Fast calculation model for heat and mass transfer in a deep-buried underground air tunnel using Z-transfer coefficient method

Deep-buried tunnels are widely used in underground space for transportation and air ventilation. Accurately predicting the heat and mass transfer process of the ventilation in a tunnel is conducive to the design optimization of air conditioning and utilization of thermal pressure for underground buildings. The air condensation process has an important impact on the variation of air parameters in the tunnel. The Z-transfer coefficient method cannot accurately calculate the air parameters when the air condensation process occurs. To resolve this problem, in this study, the computational domain is redefined and a fast calculation model is proposed for heat and mass transfer in a deep-buried underground tunnel. The calculation results of this model are in good agreement with the field test results. Moreover, when calculating the hourly parameters of ventilation for a year, the running time of the new model is less than half of the finite difference method model. Considering the hourly parameters of ventilation for a certain number of days, the new model has a higher calculation efficiency.
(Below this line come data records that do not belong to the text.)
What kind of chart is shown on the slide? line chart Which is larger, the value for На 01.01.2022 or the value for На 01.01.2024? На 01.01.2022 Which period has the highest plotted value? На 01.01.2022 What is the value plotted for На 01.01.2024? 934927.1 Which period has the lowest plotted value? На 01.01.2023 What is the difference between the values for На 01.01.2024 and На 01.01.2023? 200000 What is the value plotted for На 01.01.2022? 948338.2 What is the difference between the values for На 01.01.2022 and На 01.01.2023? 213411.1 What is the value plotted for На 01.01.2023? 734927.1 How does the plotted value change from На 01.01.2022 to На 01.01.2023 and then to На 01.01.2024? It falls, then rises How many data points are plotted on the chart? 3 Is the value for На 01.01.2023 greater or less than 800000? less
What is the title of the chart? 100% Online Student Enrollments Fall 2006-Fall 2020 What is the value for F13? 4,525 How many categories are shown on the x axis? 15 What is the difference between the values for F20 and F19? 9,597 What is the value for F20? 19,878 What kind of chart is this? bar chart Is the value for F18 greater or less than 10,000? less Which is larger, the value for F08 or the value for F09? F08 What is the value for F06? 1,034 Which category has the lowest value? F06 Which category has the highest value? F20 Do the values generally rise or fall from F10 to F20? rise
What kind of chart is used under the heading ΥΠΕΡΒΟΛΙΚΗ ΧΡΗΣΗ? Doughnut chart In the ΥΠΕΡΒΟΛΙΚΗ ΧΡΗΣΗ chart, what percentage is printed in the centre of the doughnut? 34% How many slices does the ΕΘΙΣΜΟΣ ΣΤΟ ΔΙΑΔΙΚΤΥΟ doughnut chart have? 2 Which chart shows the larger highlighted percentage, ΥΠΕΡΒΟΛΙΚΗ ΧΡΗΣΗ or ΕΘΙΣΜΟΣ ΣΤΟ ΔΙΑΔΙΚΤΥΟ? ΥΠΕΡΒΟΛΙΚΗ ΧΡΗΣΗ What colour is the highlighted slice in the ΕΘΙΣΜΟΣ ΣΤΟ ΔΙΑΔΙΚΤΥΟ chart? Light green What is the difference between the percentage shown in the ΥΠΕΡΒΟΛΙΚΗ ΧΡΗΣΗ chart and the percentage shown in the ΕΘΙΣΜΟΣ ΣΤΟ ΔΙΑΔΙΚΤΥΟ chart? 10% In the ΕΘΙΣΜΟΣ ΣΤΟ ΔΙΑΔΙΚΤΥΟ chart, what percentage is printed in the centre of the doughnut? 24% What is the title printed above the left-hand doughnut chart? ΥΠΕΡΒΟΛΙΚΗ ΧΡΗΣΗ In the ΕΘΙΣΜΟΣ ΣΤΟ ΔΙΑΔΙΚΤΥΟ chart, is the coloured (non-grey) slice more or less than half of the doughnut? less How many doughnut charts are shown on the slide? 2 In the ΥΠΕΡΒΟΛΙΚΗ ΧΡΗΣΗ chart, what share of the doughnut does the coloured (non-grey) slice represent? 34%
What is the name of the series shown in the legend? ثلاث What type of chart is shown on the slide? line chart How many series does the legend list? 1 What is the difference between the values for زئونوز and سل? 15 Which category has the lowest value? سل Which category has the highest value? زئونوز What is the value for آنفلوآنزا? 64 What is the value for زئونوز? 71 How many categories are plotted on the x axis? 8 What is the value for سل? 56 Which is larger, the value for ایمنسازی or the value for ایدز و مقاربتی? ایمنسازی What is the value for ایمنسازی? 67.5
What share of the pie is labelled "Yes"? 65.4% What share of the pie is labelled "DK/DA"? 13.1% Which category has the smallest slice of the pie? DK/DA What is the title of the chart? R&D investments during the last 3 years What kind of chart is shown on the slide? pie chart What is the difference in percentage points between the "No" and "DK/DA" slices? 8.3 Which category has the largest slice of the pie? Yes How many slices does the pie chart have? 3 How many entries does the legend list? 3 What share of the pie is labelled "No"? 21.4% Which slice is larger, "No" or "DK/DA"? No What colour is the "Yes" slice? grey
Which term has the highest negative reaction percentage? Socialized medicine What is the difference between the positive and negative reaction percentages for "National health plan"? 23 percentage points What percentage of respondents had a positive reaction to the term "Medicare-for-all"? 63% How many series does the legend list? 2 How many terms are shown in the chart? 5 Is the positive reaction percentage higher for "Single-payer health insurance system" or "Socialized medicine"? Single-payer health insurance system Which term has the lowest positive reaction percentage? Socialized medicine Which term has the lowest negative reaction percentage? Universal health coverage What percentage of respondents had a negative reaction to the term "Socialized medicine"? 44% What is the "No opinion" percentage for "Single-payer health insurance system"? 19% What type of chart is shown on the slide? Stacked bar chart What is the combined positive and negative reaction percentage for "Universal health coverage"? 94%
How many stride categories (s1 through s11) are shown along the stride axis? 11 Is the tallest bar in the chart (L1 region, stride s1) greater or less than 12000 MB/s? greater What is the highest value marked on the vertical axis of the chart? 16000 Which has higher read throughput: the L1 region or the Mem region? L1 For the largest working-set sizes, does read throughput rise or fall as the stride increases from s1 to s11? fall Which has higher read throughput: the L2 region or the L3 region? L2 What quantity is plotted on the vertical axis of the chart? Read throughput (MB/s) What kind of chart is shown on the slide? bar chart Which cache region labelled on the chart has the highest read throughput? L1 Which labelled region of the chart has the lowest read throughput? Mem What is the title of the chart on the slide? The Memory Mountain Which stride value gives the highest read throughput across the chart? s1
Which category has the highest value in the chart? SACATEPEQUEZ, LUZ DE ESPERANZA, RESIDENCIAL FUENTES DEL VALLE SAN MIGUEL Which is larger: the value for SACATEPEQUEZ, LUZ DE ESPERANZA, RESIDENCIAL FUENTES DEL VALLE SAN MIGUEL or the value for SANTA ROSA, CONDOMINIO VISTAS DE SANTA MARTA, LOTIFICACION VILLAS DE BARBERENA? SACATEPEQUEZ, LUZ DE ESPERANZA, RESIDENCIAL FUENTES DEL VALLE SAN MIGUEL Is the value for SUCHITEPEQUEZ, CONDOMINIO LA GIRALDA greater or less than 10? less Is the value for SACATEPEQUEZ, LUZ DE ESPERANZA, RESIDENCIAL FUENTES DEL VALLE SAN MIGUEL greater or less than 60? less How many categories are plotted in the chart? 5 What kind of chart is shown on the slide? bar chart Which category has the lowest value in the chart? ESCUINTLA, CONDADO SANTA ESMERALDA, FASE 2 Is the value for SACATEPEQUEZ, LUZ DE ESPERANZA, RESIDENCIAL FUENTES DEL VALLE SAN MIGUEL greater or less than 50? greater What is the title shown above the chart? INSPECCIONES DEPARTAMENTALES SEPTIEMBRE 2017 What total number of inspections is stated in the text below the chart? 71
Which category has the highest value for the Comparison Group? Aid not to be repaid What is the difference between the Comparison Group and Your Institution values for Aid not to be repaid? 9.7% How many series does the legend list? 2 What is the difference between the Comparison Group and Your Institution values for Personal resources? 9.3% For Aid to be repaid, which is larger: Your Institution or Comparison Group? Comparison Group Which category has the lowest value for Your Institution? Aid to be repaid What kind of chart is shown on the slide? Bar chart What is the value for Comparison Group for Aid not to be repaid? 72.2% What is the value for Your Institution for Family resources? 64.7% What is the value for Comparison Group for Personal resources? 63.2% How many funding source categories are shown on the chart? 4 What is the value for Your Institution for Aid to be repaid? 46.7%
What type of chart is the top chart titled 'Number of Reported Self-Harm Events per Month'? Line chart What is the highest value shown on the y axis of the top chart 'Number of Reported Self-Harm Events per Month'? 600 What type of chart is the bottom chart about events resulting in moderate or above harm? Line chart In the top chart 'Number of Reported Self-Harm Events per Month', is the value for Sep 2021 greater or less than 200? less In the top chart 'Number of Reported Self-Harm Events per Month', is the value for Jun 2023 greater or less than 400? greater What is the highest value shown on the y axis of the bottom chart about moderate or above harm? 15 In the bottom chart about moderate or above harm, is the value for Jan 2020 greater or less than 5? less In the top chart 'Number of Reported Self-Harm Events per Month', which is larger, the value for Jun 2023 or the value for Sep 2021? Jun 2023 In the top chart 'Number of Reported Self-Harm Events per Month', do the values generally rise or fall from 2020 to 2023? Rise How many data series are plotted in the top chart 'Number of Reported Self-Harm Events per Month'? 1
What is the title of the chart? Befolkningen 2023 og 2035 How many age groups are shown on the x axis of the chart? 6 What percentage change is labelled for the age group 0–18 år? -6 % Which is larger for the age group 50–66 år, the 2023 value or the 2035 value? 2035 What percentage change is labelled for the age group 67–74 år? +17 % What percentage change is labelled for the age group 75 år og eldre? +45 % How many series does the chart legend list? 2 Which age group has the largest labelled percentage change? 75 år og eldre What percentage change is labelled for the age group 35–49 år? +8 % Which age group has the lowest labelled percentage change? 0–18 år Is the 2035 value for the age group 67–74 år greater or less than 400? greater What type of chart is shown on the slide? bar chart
In addition, a case study was conducted to demonstrate the significance of considering the air condensation process in the model. If the calculation results of the model considering air humidity and condensation are taken as a reference, the absolute error of air temperature at the tunnel exit and the relative error of the thermal pressure, calculated by the model ignoring air humidity, can respectively reach 1.94 degrees C and 34%. (c) 2021 Elsevier B.V. All rights reserved.

Automated summary

A new fast calculation model for heat and mass transfer in deep-buried underground tunnels has been proposed in this study. Compared to traditional methods, the new model shows higher calculation efficiency and more accurate results, especially when considering the air condensation process.